After traipsing around Canterbury today a coffee was needed (although we had started off our visit with a coffee from The Goods Shed, a farmers market next to Canterbury West Station)

I had been tipped off about Karl's from Twitter and had to pay it a visit.

Karl's is not just a cafe, but a wine shop and purveyor of artisanal foods.

Taking up a fair amount of space on the counter was a 3 group La Spaziale and an Anfim grinder.

The work area was immaculate (as though a coffee hadn't been made all day) so well done team!

We ordered a flat white and a cappuccino (both to go - as we were short of time and had more places to explore) which were well made, with well textured milk for both drinks.

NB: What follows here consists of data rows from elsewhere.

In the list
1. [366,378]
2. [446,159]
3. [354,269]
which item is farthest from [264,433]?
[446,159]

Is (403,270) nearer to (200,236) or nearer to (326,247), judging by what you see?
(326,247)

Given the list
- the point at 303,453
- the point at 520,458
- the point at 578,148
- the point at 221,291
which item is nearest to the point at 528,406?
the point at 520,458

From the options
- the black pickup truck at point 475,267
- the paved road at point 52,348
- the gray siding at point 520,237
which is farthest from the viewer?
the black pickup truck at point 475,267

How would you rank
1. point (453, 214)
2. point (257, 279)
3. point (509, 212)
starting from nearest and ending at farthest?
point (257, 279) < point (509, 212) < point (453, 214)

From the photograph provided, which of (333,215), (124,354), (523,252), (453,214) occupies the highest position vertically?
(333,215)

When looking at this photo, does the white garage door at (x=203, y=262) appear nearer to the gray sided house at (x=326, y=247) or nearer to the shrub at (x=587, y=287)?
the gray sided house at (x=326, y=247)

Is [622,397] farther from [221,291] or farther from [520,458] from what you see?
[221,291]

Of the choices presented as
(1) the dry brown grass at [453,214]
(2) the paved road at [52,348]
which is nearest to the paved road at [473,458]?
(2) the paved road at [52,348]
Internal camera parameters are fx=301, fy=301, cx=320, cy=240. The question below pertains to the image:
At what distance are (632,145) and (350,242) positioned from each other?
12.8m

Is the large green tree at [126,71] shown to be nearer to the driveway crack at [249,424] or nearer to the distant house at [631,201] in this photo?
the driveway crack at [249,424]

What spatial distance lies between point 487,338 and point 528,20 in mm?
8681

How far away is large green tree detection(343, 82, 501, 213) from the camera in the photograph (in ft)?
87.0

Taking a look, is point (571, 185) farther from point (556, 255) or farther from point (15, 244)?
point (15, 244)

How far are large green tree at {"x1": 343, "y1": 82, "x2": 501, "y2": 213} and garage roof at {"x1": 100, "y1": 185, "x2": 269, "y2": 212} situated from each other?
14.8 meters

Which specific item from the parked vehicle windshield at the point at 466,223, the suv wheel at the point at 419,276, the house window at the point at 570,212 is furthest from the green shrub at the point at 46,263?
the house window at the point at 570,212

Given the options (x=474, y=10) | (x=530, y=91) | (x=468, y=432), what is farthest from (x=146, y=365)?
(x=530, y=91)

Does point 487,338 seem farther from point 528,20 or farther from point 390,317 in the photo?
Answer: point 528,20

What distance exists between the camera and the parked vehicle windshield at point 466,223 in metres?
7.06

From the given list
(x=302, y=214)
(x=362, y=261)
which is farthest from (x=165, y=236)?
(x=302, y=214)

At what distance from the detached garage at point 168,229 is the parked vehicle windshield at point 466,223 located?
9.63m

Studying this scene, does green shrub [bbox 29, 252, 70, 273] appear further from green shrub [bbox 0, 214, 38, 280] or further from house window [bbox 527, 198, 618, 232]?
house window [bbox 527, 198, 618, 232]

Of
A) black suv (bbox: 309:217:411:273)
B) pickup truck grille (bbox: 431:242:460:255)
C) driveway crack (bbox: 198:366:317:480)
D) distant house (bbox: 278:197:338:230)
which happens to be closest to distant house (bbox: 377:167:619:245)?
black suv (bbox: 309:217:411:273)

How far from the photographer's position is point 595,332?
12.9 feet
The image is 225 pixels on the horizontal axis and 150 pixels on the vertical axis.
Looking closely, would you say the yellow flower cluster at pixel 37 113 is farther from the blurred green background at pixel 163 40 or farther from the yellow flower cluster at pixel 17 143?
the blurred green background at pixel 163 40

I didn't ask which bean they were using but there were several available on the menu, and could also be purchased either wholebean or ground to order (there was a bag grinder near the till(

The staff were friendly and the drinks very tasty and well made.

I'll pop back to Karl's for another visit when we come back.

Canterbury is a great day out with so much to see and do and a rather funky shopping area, keeping apart the high street chains from the rustic feel of the old town (near the precincts surrounding the Cathedral)

There are other cafes which have also been recomnmended too, such as Cathedral Deli (17B Burford) which we will try and visit when in the area next.

Additionally, a CFUK member Anthony O works (or used to) at Starbucks. I didn't have a chance to pop in and check.


----------



## collin1061 (Jul 1, 2010)

useful information for me, gonna go to Canterbury tomorrow, lol, thanks for the post, know where to have a drink now : P


----------